Spesso sono le immagini viste in internet, sui blog o sui social a ispirare i miei viaggi: un’immagine fa nascere in me molte emozioni e così è stato anche per il Ladakh, divisione dello stato federato di Jammu e Kashmir dell’India settentrionale.
Dopo aver ottenuto il visto d’ingresso indiano sono partita per Delhi. Inizialmente non era mia intenzione fermarmi in città, ma dopo aver appurato che non sarei arrivata in tempo per prendere la coincidenza per Leh, punto di accesso del Ladakh, ho scelto di prenotato un albergo non lontano dall’aeroporto, rivelatosi al mio arrivo uno squallido albergo.
Appena uscita dall’aeroporto l’India mi ha subito accolta con la sua prepotenza, è un paese che ho visitato più volte da nord a sud, ci sono sempre tornata perchè trasmette molto, più di quello che toglie però l’impatto iniziale rimane sempre forte. La mattina successiva mi sono recata in aeroporto molto presto. In India, superati i controlli di polizia, senza un biglietto aereo non si può neppure entrare nell’area check in. Ho varcato la porta d’ingresso e ho subito realizzato che da lì a poche ore mi sarei trovata al cospetto dell’Himalaya, solo il pensiero mi rendeva entusiasta.
Salita in aereo ho preso posto vicino al finestrino, quando abbiamo iniziato a sorvolare le vette il paesaggio preannunciava qualcosa di grande, un posto magico, non vedevo l’Himalaya da tre anni, dal mio viaggio in Nepal. Mentre ero al ritiro bagagli nella piccola aerostazione di Leh, un annuncio pre-registrato continuava a ripetere di non fare sforzi almeno per un giorno a causa dell’altitudine.

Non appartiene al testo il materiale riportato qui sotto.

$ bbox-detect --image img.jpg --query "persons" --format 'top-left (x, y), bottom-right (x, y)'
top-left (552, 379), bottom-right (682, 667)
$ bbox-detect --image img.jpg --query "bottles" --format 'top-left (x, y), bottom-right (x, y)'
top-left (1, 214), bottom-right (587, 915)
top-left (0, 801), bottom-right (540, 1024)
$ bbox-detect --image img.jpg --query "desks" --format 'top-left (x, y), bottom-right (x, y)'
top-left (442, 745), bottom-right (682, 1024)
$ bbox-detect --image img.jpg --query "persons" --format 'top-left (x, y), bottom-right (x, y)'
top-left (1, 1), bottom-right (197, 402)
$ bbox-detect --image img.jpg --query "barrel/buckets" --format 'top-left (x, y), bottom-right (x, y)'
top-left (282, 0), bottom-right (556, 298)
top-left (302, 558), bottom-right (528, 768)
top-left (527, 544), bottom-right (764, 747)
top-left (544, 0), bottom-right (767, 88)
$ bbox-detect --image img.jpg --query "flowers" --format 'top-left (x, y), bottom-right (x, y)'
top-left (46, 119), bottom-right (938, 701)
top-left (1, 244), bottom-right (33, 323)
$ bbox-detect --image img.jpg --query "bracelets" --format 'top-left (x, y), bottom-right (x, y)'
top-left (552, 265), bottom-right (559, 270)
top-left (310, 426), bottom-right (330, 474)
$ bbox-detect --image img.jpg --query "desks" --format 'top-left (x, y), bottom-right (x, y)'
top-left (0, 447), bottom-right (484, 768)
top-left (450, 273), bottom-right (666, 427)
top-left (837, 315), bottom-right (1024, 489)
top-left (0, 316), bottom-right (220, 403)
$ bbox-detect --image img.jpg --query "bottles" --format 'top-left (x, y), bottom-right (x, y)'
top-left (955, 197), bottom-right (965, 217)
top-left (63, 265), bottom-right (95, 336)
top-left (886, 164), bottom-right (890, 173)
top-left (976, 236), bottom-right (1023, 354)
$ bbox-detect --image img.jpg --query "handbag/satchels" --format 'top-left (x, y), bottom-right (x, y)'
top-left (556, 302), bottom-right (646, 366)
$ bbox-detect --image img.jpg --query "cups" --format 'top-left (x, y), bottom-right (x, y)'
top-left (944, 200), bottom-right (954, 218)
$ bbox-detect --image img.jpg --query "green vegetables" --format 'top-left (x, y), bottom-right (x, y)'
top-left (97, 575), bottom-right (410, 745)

Io e una ragazza israeliana abbiamo diviso il taxi fino alla guest house Palace View. L’avevo trovata sulla guida ed è stata un’ottima scelta, il personale è molto disponibile e sono ancora in contatto con loro, inoltre è una delle poche strutture aperta anche nei rigidi mesi invernali ed è attrezzata con riscaldamento. Mentre percorrevamo la strada, i miei occhi curiosi scrutavano fuori dal finestrino e ho visto molti anziani in abiti tipici, lunghe tuniche nere o marroni con una cinta in vita che ruotavano in senso orario la ruota della preghiera, al suo interno vi è un mantra che si disperde simbolicamente nell’aria, un’immagine che merita molte foto, un gesto così tradizionale, armonioso e per noi occidentali insolito. Per raggiungere il centro si passa sotto un’imponente porta di accesso e si costeggia il mercato cittadino, luogo di approvvigionamento di pesanti coperte per superare le gelide notti invernali, e una ruota della preghiera di grandi dimensioni.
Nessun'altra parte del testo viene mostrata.